With this and the Boxster

With this and the Boxster going down the 4cylinder turbo route means that a small sportcar with a modestly (ie enough power for the road and use all of it" with a six cylinder NA engine is well and truly dead. Not convinced by turbo charging - great when they are new but useless after a few years and the turbos stop working very well. How about an MX5 with a 2.5 V6 high revving engine, and no turbo - about 220-250bhp should suffice :)
jaz4 28 May 2016

Lol. turbo loss.. I think

Lol. turbo loss.. I think things have moved on.
Dont forget most cars have adapted response, so drive keenly then that is what you get, want sports mode, you need to do throttle body rest (by combination of ignition key switching) put it in sports mode and so on by that time even a fiat 500 will be going past you.

I am on my 5th z4. all previous have been straight 6. 3 at 2.5 last but one was 3.0. the 3.0 was sub 5.8s, but mpg was so bad below 30 mpg. Now my current is a 28 which is a 2.0 4 cylinder turbo. Had it 3 years from new and would never go back. Its faster at 5.5 and mpg over 38 beats everything before. I used to fill up once per week, now its 10 days so saving around £120 per month (pro rata now we are on a cheaper £/l). insurance lower, tax lower. Its got a higher maximum torque at lower revs and steady power all the way to red line. I rarely use the sports mode as its fast enough in normal mode.

So my turbo 4 cylinder is way better than a straight 6 2.5 or 3.0l and more than enough power for road and I dont certainly use all of it even after 3 years. Looking for a remap putting it over 310 if I wanted so good for below 5s but why.

How about twin turbo 3 cylinder 1.5l running at 250bhp. 0-60 below 5.5 seconds and mpg over 45...

ahaus 28 January 2016

could be such a nice car...

This is probably the best iteration of the baby SL-model to date, but it still misses the mark and could have been a stellar model rather than a niche compact coupe/cabrio.
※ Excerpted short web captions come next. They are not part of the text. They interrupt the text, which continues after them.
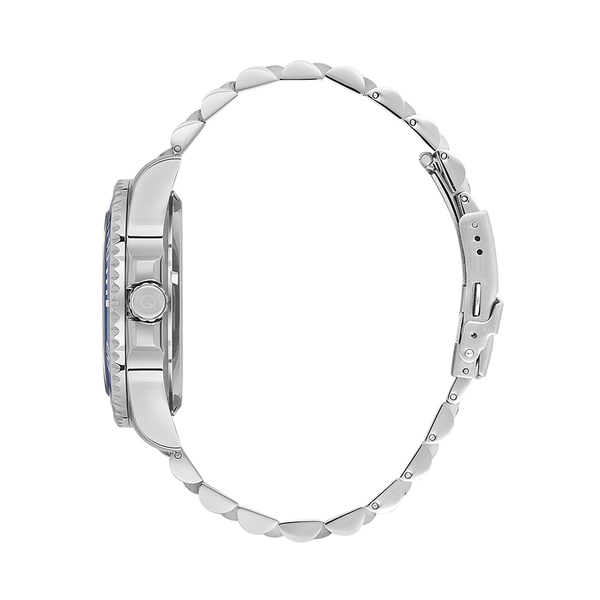 QUANTUM Q-MASTER 1061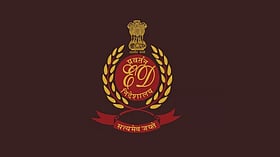 ED searches 14 premises over alleged NHAI toll fraud and money laundering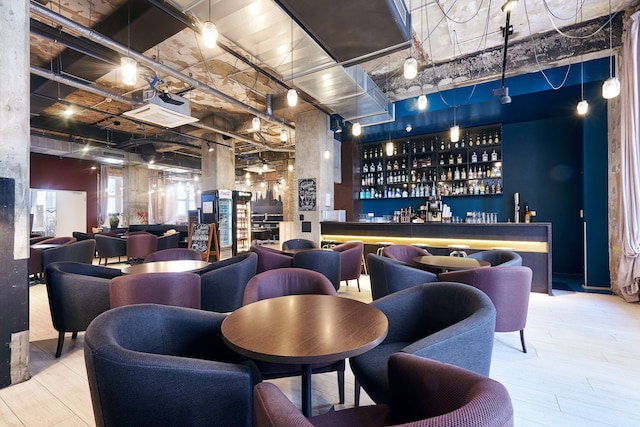 カタロニア ベルリン ミッテ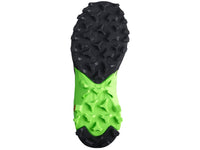 Tenis Salomon Madcross Para Hombre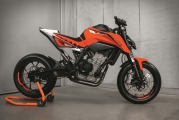 1 KTM 790 Duke prototyp5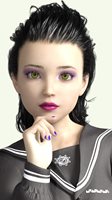Heru03_Tangponida_promo1.jpg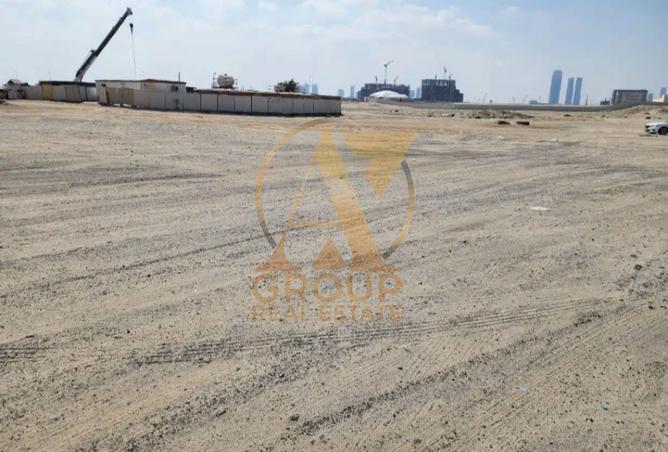 61671725 - صورة العقار 3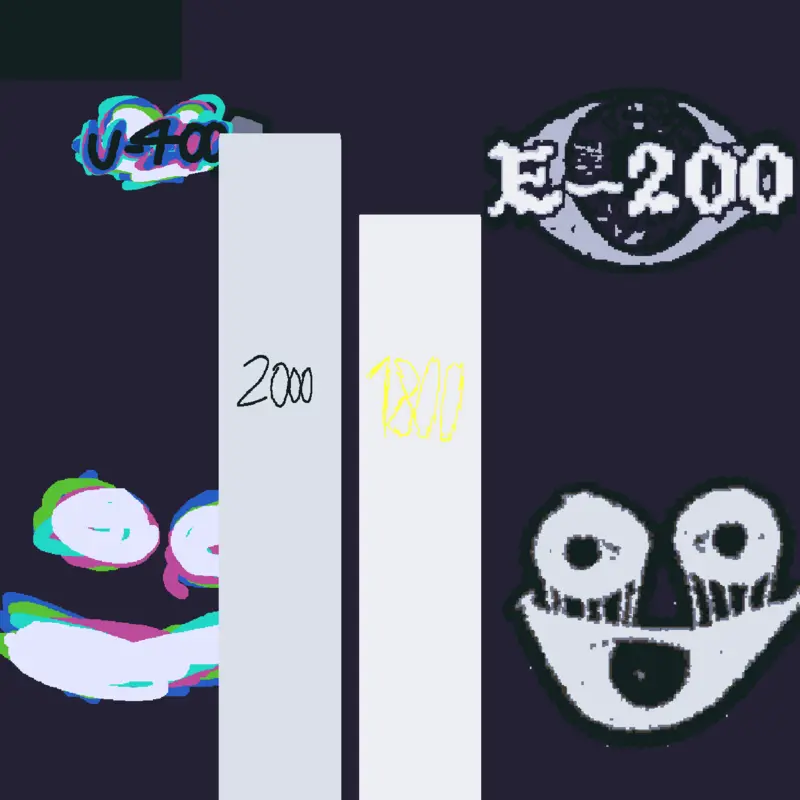 Game by @IsaacZachariahAltest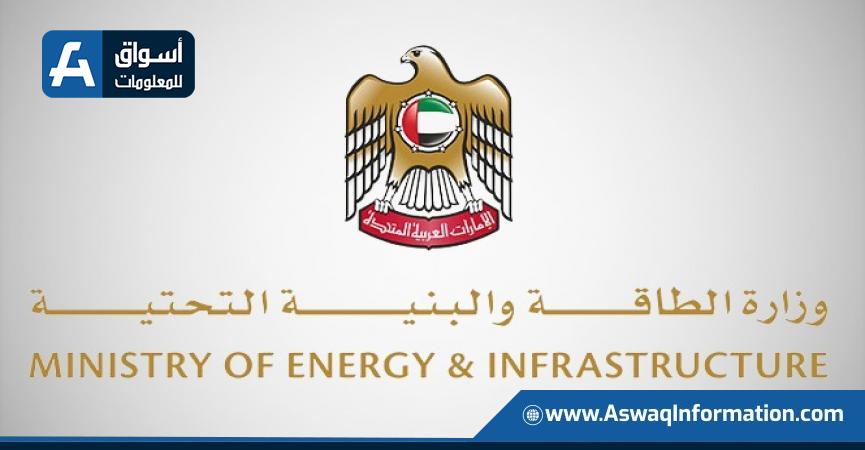 الإمارات تؤكد التزامها بالوصول إلى طاقة إنتاجية تبلغ 5 ملايين برميل بحلول 2027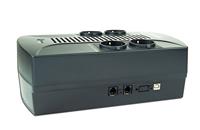 UPS met AVR - 850 VA - thumbnail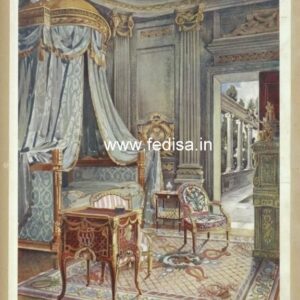 Outdoor Curtains Short Window Curtains Window Parda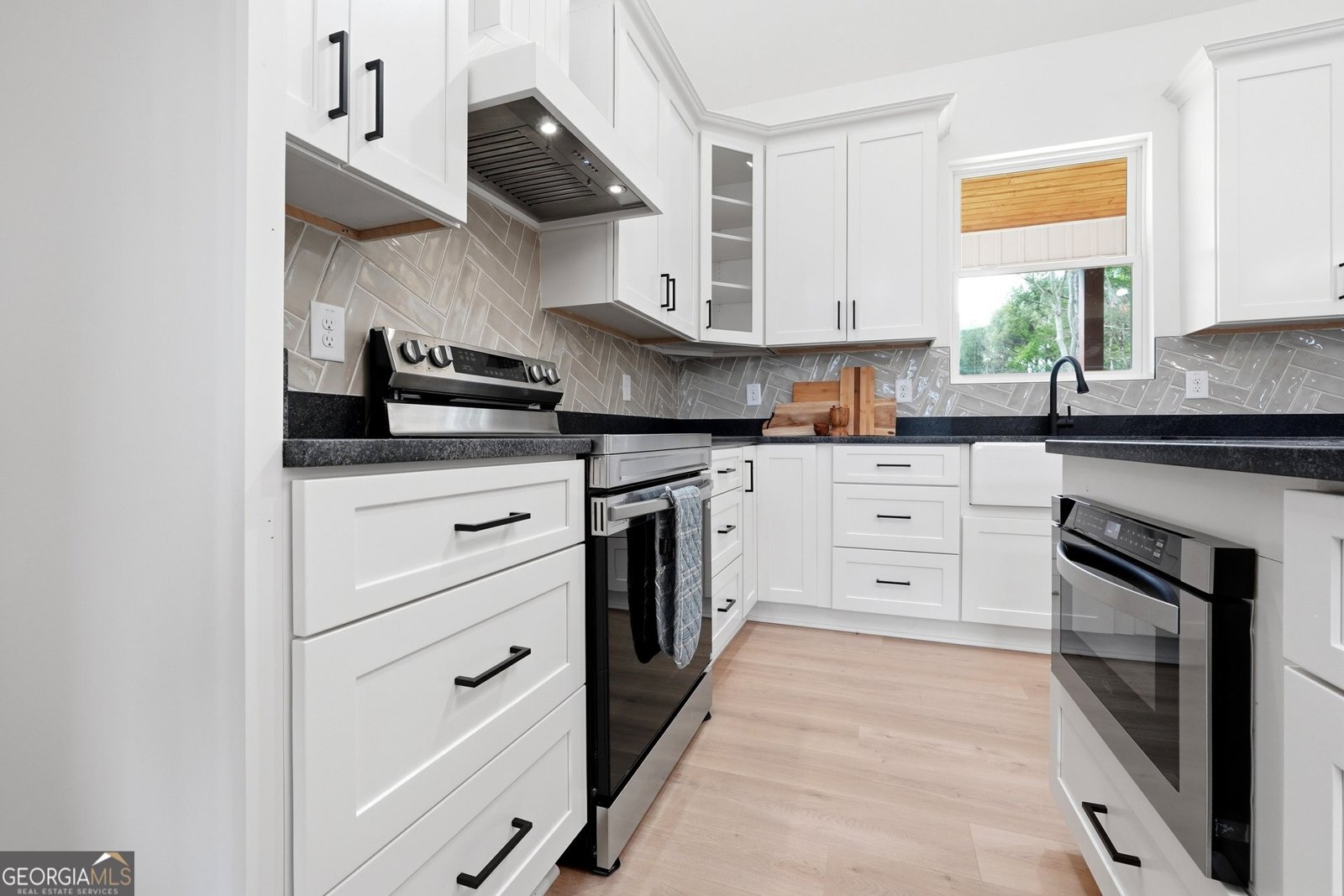 3979 Mapel Grove Church Road Resaca - Photo 10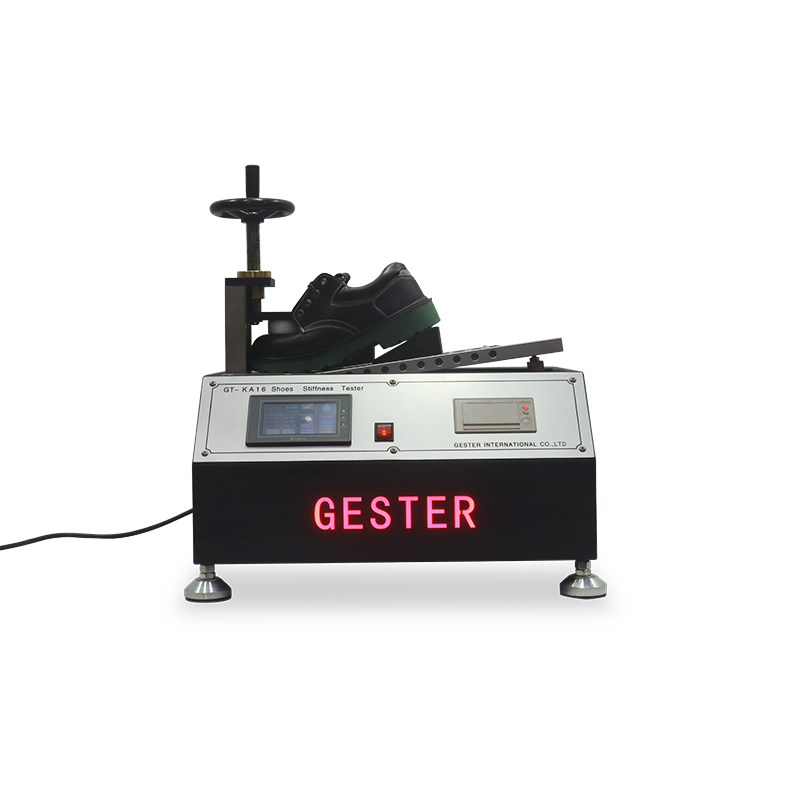 rubber facial mask making machine price list for shoe material-2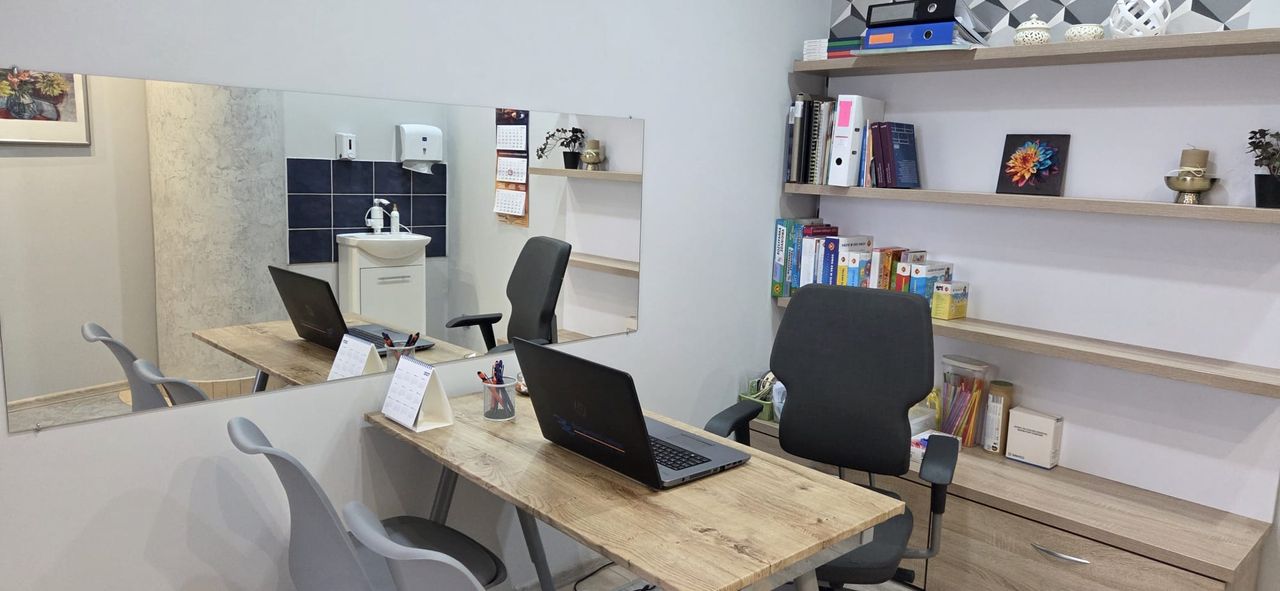 Renata Gliwa-Patyńska-3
First of all, the exterior styling is marred by the greenhouse design which hasn't changed since the first generation. The truncated rear quarter window still looks immature and still gives it a girlie coupe look.
The other fault is its interior where the components are carried over from an earlier C-class interior and the dash is so slab-sided and way too upright to be a sports car.
There is enough room to cant the centre stack an extra 30 degrees for a more sporty and elegant cockpit.

voyager12 12 January 2016

The first SLK...

looked right to me. It had the right proportions. After that one the SLK turned worse and very uninteresting.